Document excerpt |

━━━━━━━━

In the field of medical imaging, imaging by X-ray fluoroscopy allows a stream of images of a patient to be supplied to a doctor during surgical interventions referred to as ‘minimally invasive’. The use of these ‘minimally invasive’ operations is becoming more widespread since they cause a lower level of post-operative pain for the patients and because they reduce the risks of infection. These operations require the ability to track medical objects within the arterial system of the patient, for example with the aid of sequences of images acquired by X-rays. Such an intervention can be long and the dose of radiation to which the patient is subjected can have detrimental effects on the health of the patients being exposed. For the health of the medical personnel as well as that of the patient, it is therefore necessary to reduce as much as possible the dose of X-rays received. However, a decrease in the dose of X-rays leads to an increase in the noise and a reduction in the contrast on the images. It is therefore important, if it is desired to be able to reduce the X-ray dosage per image, to have denoising or noise-reduction algorithms available in order to display images of good quality.
Various methods have been developed in the prior art for reducing the noise in images. These methods make use, for example, of wavelet transforms. The major drawback of wavelet transforms is their difficulty in correctly taking the contours of the images into account. The number of orientations that a wavelet can take depends on the type used. In any case, the basic functions do not exhibit anisotropy, which does not endow them with optimal properties for the representation of the curves and, at the most, a real wavelet can take 6 different orientations. This number is insufficient for representing in an optimal manner the diversity of the orientations contained in a natural image.
In the document entitled: “A device enhancing and denoising algorithm for x-ray cardiac fluoroscopy”, published in Pattern Recognition, 2008, ICPR, 2008, 19th International Conference on, pp. 1-4, IEEE, 2008, Bismuth et al. use the wavelet transform in order to obtain a denoised background, but this has a tendency to interfere with the contours.
In the document entitled “Adaptive spatio-temporal denoising of fluoroscopic x-ray sequences” published in Biomedical Signal Processing and control, vol. 7, n°2, pp 173-179, 2012, Tomic et al. promote a spatio-temporal approach, since they re-index their 2D+time signal into a 1D signal. Thus, after the application of a wavelet transform preserving the contours, they obtain a signal denoised in both the space and time domains. However, because of the re-indexation, the method does not allow significant movements, such as heart movements, to be taken into account which then require a spatial repositioning.
Other methods have concentrated only on the time-behavior aspect, in order to take advantage of the redundancy of the images from the sequence and to avoid a spatial coloring of the noise. One method described in the document by Auvray et al., “Joint motion estimation and layer segmentation in transparent image sequences-Application to transparent-motion-compensated noise reduction in x-ray image sequences”, 2008, provides a time-domain filtering while compensating for the movements. It is possible to make the approximation that one pixel is associated with a single movement vector. This simplifies the method but introduces errors. Since the flouroscopic images are multiplicative, the anatomical layers are superposed. However, they are subject to different movements and it is probable that several objects following different paths appear on the same pixel. The idea of Auvray et al. is thus to separate the transparent layers and to evaluate the movement vectors on each of these layers. This method has the drawback of having to evaluate the number of transparent layers in each part of the image, which is extremely difficult to obtain.

━━━━━━━━

Supplied material |
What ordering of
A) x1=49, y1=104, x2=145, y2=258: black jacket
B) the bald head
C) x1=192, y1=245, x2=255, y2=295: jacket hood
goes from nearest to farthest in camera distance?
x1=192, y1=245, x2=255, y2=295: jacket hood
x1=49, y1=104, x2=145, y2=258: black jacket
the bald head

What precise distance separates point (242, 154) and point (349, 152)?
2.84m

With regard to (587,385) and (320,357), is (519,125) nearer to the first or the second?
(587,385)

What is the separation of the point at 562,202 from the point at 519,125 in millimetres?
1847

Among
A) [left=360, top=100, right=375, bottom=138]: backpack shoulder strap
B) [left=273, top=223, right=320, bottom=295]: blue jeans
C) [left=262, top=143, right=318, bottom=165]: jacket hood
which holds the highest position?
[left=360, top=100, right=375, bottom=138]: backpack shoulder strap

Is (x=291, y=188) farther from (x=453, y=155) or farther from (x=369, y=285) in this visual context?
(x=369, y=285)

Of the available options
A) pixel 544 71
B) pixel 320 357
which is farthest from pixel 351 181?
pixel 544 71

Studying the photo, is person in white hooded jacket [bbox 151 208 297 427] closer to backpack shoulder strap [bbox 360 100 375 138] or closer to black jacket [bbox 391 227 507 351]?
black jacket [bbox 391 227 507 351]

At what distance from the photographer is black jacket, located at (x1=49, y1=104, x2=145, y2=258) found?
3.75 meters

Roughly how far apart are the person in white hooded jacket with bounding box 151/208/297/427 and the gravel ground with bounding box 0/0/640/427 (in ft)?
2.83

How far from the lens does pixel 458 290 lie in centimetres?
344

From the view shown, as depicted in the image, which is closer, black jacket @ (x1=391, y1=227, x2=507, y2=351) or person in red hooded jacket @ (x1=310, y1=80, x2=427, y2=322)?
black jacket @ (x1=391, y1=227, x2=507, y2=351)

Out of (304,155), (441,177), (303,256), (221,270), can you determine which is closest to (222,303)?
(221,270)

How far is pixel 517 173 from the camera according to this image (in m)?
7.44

━━━━━━━━

Task instructions | Translate this sentence from the text on X-ray fluoroscopy denoising into Spanish: "However, a decrease in the dose of X-rays leads to an increase in the noise and a reduction in the contrast on the images."

Reply to the exercise | Sin embargo, una disminución de la dosis de rayos X conlleva un aumento del ruido y una reducción del contraste en las imágenes.